# Exercise
When the string "from" occurs in a line of the records, show that line.
═════ Supplied data ═════
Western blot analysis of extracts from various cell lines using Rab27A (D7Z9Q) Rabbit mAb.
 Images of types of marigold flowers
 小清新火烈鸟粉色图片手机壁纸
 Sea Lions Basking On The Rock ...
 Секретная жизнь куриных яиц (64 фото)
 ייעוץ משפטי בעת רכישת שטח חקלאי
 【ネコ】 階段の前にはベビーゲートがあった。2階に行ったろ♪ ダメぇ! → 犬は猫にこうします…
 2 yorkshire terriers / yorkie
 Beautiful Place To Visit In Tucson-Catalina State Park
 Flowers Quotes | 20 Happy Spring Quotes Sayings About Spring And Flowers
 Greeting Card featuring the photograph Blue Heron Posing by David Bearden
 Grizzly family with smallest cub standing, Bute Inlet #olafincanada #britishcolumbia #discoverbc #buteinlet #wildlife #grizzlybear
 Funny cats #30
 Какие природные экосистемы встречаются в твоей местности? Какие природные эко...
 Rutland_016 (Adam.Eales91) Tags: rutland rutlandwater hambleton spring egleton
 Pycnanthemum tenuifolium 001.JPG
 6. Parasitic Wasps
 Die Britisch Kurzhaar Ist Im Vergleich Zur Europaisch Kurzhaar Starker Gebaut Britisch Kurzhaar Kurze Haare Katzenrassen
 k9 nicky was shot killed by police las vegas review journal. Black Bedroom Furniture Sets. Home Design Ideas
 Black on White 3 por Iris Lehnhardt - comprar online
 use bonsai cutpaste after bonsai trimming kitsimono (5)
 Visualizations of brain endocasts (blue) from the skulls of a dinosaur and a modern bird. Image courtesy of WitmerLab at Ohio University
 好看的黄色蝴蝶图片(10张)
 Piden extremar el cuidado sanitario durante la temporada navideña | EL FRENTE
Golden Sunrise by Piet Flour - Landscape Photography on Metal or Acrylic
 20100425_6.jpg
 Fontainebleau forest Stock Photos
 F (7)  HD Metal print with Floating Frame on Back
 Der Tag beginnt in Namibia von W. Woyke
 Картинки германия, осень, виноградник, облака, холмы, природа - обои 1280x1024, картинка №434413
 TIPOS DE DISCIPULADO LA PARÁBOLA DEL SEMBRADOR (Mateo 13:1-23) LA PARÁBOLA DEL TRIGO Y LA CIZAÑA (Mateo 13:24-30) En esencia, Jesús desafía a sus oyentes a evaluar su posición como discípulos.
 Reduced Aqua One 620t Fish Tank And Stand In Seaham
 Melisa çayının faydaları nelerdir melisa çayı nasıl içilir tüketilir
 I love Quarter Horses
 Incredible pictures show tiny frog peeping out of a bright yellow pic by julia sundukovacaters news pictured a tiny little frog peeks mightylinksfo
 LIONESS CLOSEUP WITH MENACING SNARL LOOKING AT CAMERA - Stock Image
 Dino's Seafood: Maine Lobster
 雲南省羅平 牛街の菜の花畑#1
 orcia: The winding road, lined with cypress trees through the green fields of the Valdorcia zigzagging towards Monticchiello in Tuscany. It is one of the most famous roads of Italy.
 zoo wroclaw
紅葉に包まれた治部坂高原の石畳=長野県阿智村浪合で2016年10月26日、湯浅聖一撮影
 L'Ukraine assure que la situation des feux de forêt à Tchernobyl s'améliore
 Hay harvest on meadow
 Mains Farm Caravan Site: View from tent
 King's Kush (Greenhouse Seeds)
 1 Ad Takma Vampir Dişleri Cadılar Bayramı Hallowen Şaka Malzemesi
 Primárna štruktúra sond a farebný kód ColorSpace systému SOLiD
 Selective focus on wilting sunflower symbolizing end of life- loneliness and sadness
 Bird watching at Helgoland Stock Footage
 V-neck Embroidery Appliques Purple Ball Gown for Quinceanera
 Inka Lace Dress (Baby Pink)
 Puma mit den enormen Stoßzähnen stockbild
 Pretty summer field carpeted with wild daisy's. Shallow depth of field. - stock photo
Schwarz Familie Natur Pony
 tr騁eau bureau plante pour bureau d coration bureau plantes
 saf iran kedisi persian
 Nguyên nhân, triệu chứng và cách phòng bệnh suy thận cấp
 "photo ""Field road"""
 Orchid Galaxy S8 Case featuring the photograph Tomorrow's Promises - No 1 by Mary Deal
═════
# Reply to the exercise
Western blot analysis of extracts from various cell lines using Rab27A (D7Z9Q) Rabbit mAb.
 Visualizations of brain endocasts (blue) from the skulls of a dinosaur and a modern bird. Image courtesy of WitmerLab at Ohio University
 Mains Farm Caravan Site: View from tent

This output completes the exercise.